* **Job**: Rewrite the dataset rows below as a numbered list, one line per item, skipping blank lines. Omit the pictures.

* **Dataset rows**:
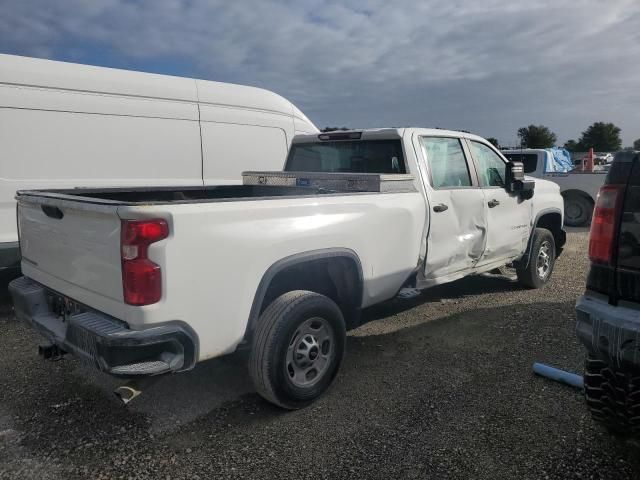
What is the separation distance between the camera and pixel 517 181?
5148 mm

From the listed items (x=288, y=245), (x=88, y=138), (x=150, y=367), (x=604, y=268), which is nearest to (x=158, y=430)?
(x=150, y=367)

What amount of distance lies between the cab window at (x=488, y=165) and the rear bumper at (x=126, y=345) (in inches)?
135

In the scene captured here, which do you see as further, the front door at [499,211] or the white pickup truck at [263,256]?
the front door at [499,211]

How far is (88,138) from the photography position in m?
5.65

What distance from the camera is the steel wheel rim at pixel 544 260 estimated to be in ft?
19.6

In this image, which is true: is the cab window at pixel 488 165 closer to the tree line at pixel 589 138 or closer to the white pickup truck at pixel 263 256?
the white pickup truck at pixel 263 256

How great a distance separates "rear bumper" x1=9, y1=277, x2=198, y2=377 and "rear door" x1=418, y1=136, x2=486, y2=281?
2245 millimetres

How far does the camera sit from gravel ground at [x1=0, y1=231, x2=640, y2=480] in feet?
8.69

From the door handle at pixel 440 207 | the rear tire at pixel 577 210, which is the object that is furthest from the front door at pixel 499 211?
the rear tire at pixel 577 210

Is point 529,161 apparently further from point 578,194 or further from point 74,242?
point 74,242

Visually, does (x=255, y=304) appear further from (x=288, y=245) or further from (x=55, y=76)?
(x=55, y=76)

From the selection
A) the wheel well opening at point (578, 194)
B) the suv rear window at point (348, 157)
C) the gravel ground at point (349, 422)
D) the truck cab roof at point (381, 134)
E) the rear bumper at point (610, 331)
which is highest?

* **Output for this exercise**:
1. What is the separation distance between the camera and pixel 517 181?
2. 5148 mm
3. From the listed items (x=288, y=245), (x=88, y=138), (x=150, y=367), (x=604, y=268), which is nearest to (x=158, y=430)?
4. (x=150, y=367)
5. What amount of distance lies between the cab window at (x=488, y=165) and the rear bumper at (x=126, y=345) (in inches)?
6. 135
7. In the scene captured here, which do you see as further, the front door at [499,211] or the white pickup truck at [263,256]?
8. the front door at [499,211]
9. How far is (88,138) from the photography position in m?
10. 5.65
11. What distance from the camera is the steel wheel rim at pixel 544 260 estimated to be in ft?
12. 19.6
13. In this image, which is true: is the cab window at pixel 488 165 closer to the tree line at pixel 589 138 or closer to the white pickup truck at pixel 263 256?
14. the white pickup truck at pixel 263 256
15. How great a distance separates "rear bumper" x1=9, y1=277, x2=198, y2=377 and "rear door" x1=418, y1=136, x2=486, y2=281?
16. 2245 millimetres
17. How far does the camera sit from gravel ground at [x1=0, y1=231, x2=640, y2=480] in feet?
18. 8.69
19. From the door handle at pixel 440 207 | the rear tire at pixel 577 210, which is the object that is furthest from the front door at pixel 499 211?
20. the rear tire at pixel 577 210
21. Is point 529,161 apparently further from point 578,194 or further from point 74,242?
22. point 74,242
23. Visually, does (x=255, y=304) appear further from (x=288, y=245) or further from (x=55, y=76)?
24. (x=55, y=76)
25. From the selection
26. A) the wheel well opening at point (578, 194)
27. B) the suv rear window at point (348, 157)
28. C) the gravel ground at point (349, 422)
29. D) the truck cab roof at point (381, 134)
30. E) the rear bumper at point (610, 331)
31. which is highest?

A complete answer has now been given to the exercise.